Source excerpt:
···

When we look around the world that we inhabit, we discover individual entities interacting in various ways. We set about determining their nature and characteristics, making divisions and organizing into territories. We classify and make categories; we refine our initial stands into theories, rules of thumb, and philosophies. We project our views out into reality, juxtaposing our opinions and interpretations to establish certainties.

We have already explored the underlying mechanisms and structures that sustain these ways of knowing. In terms of how we know, however, the fundamental structure relates to the position that we take up in regard to the world that we observe and make use of. We are 'bystanders' to reality. We stand outside the flow of what is happening, struggling to make sense of it.

As bystanders, we start from a position of not-knowing and never really advance beyond it. Situated at a distance from what needs to be known, we cannot wholly bridge the gap. Our knowledge is limited accordingly. It is like designing a dress for someone we have never seen, based on descriptions and rumors. We use our best imagination, formulate our best hypotheses, make our best comparisons, and hope that the dress fits. What more can we do?

 

Once our fabrications are put in place, we make new experience accord with them and act on the basis of the values and certainties they proclaim. We act to make our views conclusive: to establish truth, reality, and the absolute. We force the multiple dimensionality of what arises into the mold of what we have already claimed and proclaimed. We let our ideas define our experience and give character and characteristics accordingly. Perhaps appearance itself could lead the mind to knowledge, but that is not our way; instead, we make what appears follow the lead of the bystander mind.

···

Recorded information:
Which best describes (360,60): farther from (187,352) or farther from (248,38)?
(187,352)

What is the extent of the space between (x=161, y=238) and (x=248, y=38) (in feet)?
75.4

···

Requirements:
A) In the passage on the bystander mind, what three things do we act to establish when making our views conclusive?
B) Extend the passage on the bystander mind past its final sentence.
The data have no connection to the passage on the bystander mind.

Outputs for the tasks:
A) Truth, reality, and the absolute.

B)
This juxtaposition of what we hold to be true proceeds without interruption. Even though we are constantly asking what is new, we base our lives on what is old and established - on fixed ideas and principles and positions. We embody whatever subjective views are foremost in our minds and interpret meaning and value accordingly; we pursue the course they set and look for further modes of projection. Starting as bystanders, we become 'bias-standers', maintaining our particular version of reality above all else.

 

Structure of Not Knowing

These patterns hinder our efforts at clarity and obstruct our attempts to deal with our difficulties. In every field of knowledge, we subordinate experience to the governing concepts and models, or else let previous outcomes and future expectations pull us away from the present. We insist on structures of dichotomy that turn away from the complexity of the multidimensional: heaven and hell, sacred and profane, right and wrong, happiness and suffering, truth and falsity, hope and fear.

Active at the root of our knowing, such patterns undermine our efforts to discover a different way of knowledge. Insight is soon integrated with the established, while intuition leaves intact the positions that shape conventional knowledge. We may cultivate sensitivity to the flow of feelings or energy within and around us, but our experience still lacks penetrating clarity. Our spontaneous actions must be harmonized with the code of ethics in operation; our demands for justice advance one claim in opposition to another. Our declaration of rights confirms the existence of wrongs; our struggles for peace assure conflict and frustration; our calls for reform prove that someone else is in control. Each question becomes a claim, each claim a battle, each battle a question of power. Reform and revolution metamorphose through time until they stand revealed as a recycling of the status quo.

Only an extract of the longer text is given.